Records shown -
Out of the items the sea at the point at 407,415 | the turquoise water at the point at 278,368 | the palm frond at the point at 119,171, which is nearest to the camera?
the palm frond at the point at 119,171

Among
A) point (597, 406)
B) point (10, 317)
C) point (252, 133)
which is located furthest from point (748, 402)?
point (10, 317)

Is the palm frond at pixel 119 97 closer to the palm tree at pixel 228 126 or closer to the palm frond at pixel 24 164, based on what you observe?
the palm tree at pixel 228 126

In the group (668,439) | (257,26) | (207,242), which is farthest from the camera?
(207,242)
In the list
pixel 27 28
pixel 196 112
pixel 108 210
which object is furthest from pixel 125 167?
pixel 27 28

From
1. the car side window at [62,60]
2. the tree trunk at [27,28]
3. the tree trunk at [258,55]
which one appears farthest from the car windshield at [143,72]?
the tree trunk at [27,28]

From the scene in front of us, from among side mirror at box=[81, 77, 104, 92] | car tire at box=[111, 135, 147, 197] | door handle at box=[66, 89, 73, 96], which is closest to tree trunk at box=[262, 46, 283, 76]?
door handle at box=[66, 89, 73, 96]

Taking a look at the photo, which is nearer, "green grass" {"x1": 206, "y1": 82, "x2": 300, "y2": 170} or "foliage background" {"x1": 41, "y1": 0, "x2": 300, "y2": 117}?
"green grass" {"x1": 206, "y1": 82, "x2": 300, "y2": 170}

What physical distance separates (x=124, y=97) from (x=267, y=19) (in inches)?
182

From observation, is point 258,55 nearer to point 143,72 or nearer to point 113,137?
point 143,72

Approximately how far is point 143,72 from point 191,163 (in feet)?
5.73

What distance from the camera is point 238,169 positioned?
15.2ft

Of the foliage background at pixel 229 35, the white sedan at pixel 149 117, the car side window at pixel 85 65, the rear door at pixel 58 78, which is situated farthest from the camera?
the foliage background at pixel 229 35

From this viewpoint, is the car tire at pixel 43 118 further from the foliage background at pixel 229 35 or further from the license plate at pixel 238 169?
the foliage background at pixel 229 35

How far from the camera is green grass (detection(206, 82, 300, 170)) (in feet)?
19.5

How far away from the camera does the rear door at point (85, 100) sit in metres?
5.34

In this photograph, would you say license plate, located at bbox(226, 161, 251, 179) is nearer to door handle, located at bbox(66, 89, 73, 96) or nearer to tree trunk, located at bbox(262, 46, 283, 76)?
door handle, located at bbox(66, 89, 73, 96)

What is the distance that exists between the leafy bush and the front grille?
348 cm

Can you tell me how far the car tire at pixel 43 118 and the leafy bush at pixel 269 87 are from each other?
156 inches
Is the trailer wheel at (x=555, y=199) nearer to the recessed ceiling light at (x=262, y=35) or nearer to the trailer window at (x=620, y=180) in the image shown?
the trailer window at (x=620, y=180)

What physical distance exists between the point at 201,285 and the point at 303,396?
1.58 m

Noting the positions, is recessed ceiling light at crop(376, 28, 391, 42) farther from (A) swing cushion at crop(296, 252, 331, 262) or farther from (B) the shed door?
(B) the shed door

Given exercise -
Everything from the line with "Taking a look" to the end of the listing above needs to be duplicated exactly, both end lines included, with nothing more.

Solution for this problem -
Taking a look at the photo, which is nearer, "green grass" {"x1": 206, "y1": 82, "x2": 300, "y2": 170} or "foliage background" {"x1": 41, "y1": 0, "x2": 300, "y2": 117}?
"green grass" {"x1": 206, "y1": 82, "x2": 300, "y2": 170}

What physical distance separates (x=124, y=97) from (x=267, y=19) (in inches)?
182

From observation, is point 258,55 nearer to point 143,72 or nearer to point 113,137?
point 143,72

Approximately how far is point 143,72 from point 191,163 (in feet)?
5.73

What distance from the camera is point 238,169 positioned?
15.2ft

Of the foliage background at pixel 229 35, the white sedan at pixel 149 117, the car side window at pixel 85 65, the rear door at pixel 58 78, which is situated farthest from the camera?
the foliage background at pixel 229 35

From this viewpoint, is the car tire at pixel 43 118 further from the foliage background at pixel 229 35 or further from the license plate at pixel 238 169?
the foliage background at pixel 229 35

How far from the camera is green grass (detection(206, 82, 300, 170)) (in feet)?
19.5

How far away from the camera does the rear door at point (85, 100) sit in metres?
5.34

In this photograph, would you say license plate, located at bbox(226, 161, 251, 179) is nearer to door handle, located at bbox(66, 89, 73, 96) or nearer to tree trunk, located at bbox(262, 46, 283, 76)?
door handle, located at bbox(66, 89, 73, 96)

What is the distance that exists between the leafy bush and the front grille?
348 cm

Can you tell me how far the car tire at pixel 43 118 and the leafy bush at pixel 269 87 are from each other?
156 inches
Is the trailer wheel at (x=555, y=199) nearer to the recessed ceiling light at (x=262, y=35) or nearer to the trailer window at (x=620, y=180) in the image shown?
the trailer window at (x=620, y=180)

What physical distance exists between the point at 201,285 and the point at 303,396?
1.58 m

Noting the positions, is recessed ceiling light at crop(376, 28, 391, 42) farther from (A) swing cushion at crop(296, 252, 331, 262) or farther from (B) the shed door?
(B) the shed door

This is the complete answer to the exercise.